If the answer is still, that we can ignore the error. Shouldn’t the health check ignore it too?

If the health check fails because of an error which can be ignored, it does not make any sense to me.

Best Regads!

MrGeneration · August 5, 2023, 12:56pm

That’s a regular error on Microsoft 365 that, at least for us, does not appear on a daily but at least weekly basis. For some time the SMTP services (sometimes IMAP as well) just doesn’t want to talk to us. That usually self heals within 30 minutes or less.

Channels in Zammad are self healing. That means if you can’t send an email and don’t try it again for let’s say one day, the error will be persist until you try it after 24 hours (given that the sendout then was okay).

Timeout errors can occur - that’s perfectly normal unless they’re persistent for several hours etc. You’re generally at the mercy of Microsofts uptime and service quality on that regard. From the big players, Microsoft 365 is the only thing that regularly pops up in our monitoring with connectivity issues. Might be load balancing and outdated DNS or a service being out of service temporarily. But oh well, what can you do.

Yes and no.
For this, please see my answer from back then in context:

The monitoring endpoint returns the current as is situation. That’s what you’d usually want to have anyway. It’s not designed to decide “what’s an okay to ignore error” or not because admins may see that differently in general. Also it would mean that it would have to track how long a specific issue is being present which is not happening.
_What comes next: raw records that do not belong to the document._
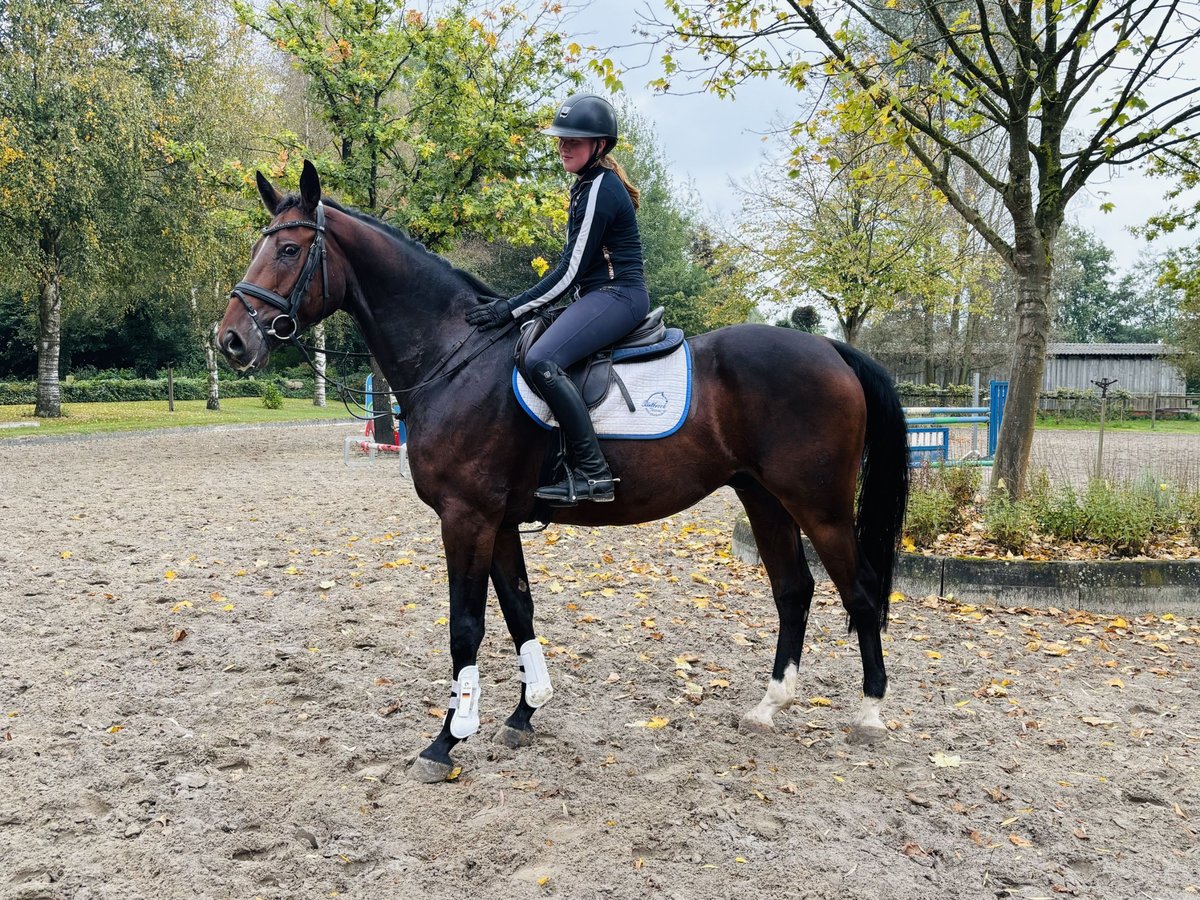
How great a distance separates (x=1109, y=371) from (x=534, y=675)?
4697 centimetres

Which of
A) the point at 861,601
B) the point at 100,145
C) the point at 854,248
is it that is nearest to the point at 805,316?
the point at 854,248

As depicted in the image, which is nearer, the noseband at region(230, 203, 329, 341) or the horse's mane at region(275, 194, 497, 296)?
the noseband at region(230, 203, 329, 341)

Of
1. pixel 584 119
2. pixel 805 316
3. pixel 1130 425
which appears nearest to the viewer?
pixel 584 119

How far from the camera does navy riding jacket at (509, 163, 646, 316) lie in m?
4.08

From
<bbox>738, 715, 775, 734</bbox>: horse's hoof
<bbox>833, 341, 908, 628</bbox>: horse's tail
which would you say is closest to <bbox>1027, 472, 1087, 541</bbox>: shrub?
<bbox>833, 341, 908, 628</bbox>: horse's tail

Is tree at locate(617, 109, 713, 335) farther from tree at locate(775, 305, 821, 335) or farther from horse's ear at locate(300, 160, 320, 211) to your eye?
horse's ear at locate(300, 160, 320, 211)

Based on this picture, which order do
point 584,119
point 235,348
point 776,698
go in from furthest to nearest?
1. point 776,698
2. point 584,119
3. point 235,348

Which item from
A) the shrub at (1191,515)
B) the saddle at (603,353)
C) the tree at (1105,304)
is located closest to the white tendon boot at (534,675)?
the saddle at (603,353)

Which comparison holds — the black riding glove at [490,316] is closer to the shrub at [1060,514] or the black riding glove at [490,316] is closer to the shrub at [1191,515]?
the shrub at [1060,514]

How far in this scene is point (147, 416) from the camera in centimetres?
2836

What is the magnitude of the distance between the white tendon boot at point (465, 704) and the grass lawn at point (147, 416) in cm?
2123

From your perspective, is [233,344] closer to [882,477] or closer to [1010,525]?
[882,477]

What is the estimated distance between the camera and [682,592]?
7336 mm

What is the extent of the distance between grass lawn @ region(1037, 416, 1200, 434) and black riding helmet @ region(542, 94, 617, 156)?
2932 cm
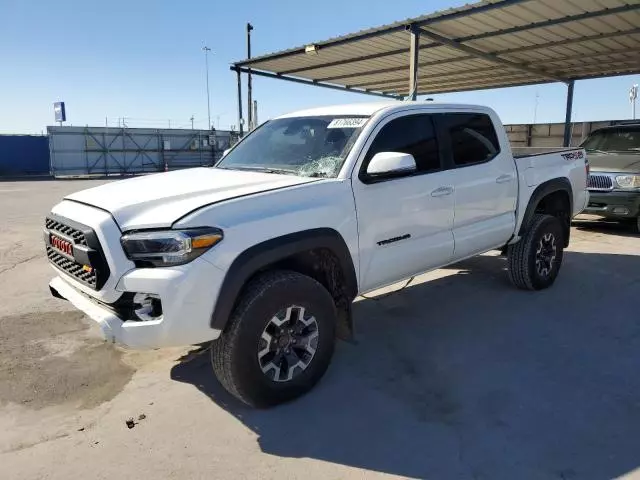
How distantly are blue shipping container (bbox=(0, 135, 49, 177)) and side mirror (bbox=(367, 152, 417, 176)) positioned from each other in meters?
30.8

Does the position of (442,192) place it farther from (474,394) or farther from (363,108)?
(474,394)

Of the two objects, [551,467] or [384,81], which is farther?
[384,81]

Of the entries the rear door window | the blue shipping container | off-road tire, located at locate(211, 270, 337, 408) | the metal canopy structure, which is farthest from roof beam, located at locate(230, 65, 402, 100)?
the blue shipping container

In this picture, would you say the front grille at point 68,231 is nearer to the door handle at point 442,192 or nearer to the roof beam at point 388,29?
the door handle at point 442,192

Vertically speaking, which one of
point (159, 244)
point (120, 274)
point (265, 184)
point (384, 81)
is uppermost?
point (384, 81)

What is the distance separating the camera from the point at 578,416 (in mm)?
3127

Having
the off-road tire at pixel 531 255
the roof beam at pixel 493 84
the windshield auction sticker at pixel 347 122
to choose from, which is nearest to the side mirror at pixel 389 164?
the windshield auction sticker at pixel 347 122

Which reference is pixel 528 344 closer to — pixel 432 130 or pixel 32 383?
pixel 432 130

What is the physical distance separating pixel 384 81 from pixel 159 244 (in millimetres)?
14364

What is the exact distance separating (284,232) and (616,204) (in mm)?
7518

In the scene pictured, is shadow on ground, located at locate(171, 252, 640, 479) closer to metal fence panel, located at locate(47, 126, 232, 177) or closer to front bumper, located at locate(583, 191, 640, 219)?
front bumper, located at locate(583, 191, 640, 219)

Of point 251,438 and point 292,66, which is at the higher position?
point 292,66

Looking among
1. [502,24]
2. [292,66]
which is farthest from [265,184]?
[292,66]

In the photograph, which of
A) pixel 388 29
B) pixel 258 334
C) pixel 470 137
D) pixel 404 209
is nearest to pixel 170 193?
pixel 258 334
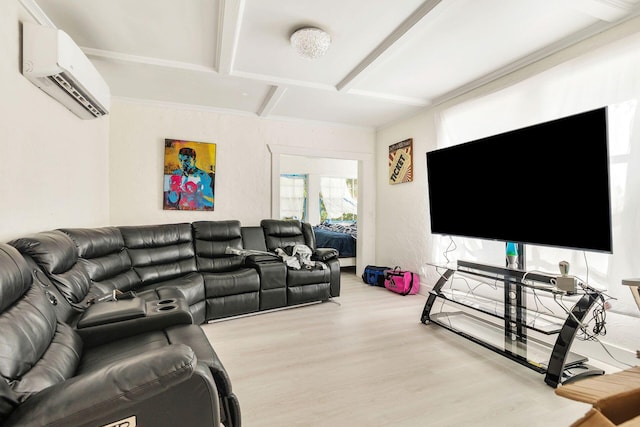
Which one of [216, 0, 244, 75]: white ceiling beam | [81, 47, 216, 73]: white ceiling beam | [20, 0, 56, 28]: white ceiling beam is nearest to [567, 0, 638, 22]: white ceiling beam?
[216, 0, 244, 75]: white ceiling beam

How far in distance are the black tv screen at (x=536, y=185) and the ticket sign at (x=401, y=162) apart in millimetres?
1367

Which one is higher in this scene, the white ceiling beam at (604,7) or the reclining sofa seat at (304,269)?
the white ceiling beam at (604,7)

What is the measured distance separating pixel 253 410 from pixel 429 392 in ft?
3.47

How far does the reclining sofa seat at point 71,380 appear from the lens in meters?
0.78

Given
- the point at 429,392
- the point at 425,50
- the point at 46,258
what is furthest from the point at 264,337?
the point at 425,50

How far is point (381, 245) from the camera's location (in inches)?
199

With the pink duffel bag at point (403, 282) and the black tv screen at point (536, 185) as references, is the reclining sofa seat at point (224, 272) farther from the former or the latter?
the black tv screen at point (536, 185)

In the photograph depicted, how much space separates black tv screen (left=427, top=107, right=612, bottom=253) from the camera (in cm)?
185

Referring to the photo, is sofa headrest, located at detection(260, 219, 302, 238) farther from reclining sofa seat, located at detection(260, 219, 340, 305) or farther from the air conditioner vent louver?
the air conditioner vent louver

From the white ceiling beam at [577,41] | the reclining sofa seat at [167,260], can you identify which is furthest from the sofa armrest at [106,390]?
the white ceiling beam at [577,41]

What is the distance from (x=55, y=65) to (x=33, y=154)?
0.63 meters

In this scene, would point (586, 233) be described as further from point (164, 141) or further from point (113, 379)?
point (164, 141)

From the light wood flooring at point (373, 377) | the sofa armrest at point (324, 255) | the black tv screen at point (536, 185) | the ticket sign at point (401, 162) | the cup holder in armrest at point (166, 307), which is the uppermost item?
the ticket sign at point (401, 162)

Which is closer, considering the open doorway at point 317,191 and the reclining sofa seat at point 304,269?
the reclining sofa seat at point 304,269
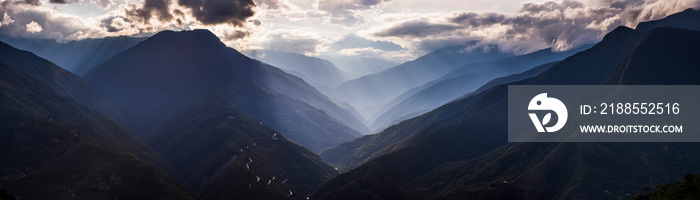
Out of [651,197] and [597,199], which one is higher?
[651,197]

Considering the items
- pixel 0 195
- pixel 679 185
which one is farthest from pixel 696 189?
pixel 0 195

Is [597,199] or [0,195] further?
[597,199]

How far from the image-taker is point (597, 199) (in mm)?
199875

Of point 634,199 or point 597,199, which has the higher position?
point 634,199

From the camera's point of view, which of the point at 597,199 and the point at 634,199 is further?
the point at 597,199

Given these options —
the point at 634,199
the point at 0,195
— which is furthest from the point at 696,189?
the point at 0,195

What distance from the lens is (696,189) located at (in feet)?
386

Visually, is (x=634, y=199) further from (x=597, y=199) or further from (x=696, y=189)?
(x=597, y=199)

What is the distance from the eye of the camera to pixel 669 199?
117m

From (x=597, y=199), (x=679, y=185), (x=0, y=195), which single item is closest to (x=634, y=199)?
(x=679, y=185)

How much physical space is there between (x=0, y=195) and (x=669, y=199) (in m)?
179

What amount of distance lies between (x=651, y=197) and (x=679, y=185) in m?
7.77

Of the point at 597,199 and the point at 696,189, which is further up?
the point at 696,189

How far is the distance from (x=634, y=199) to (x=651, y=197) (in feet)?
→ 16.3
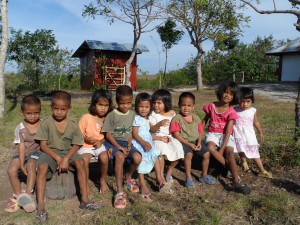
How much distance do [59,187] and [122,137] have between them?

You can fine tune your individual monitoring triggers for specific scenarious if they don’t satisfy your internal needs. But that’s most likely something that’s not relevant for the broad mass of people.

I for example always want to see the full extend of issues.

asqdmin · August 7, 2023, 6:00am

Thank you for your fast response!

I will try to tweak my monitoring.

system · August 14, 2023, 6:01am

This topic was automatically closed 7 days after the last reply. New replies are no longer allowed.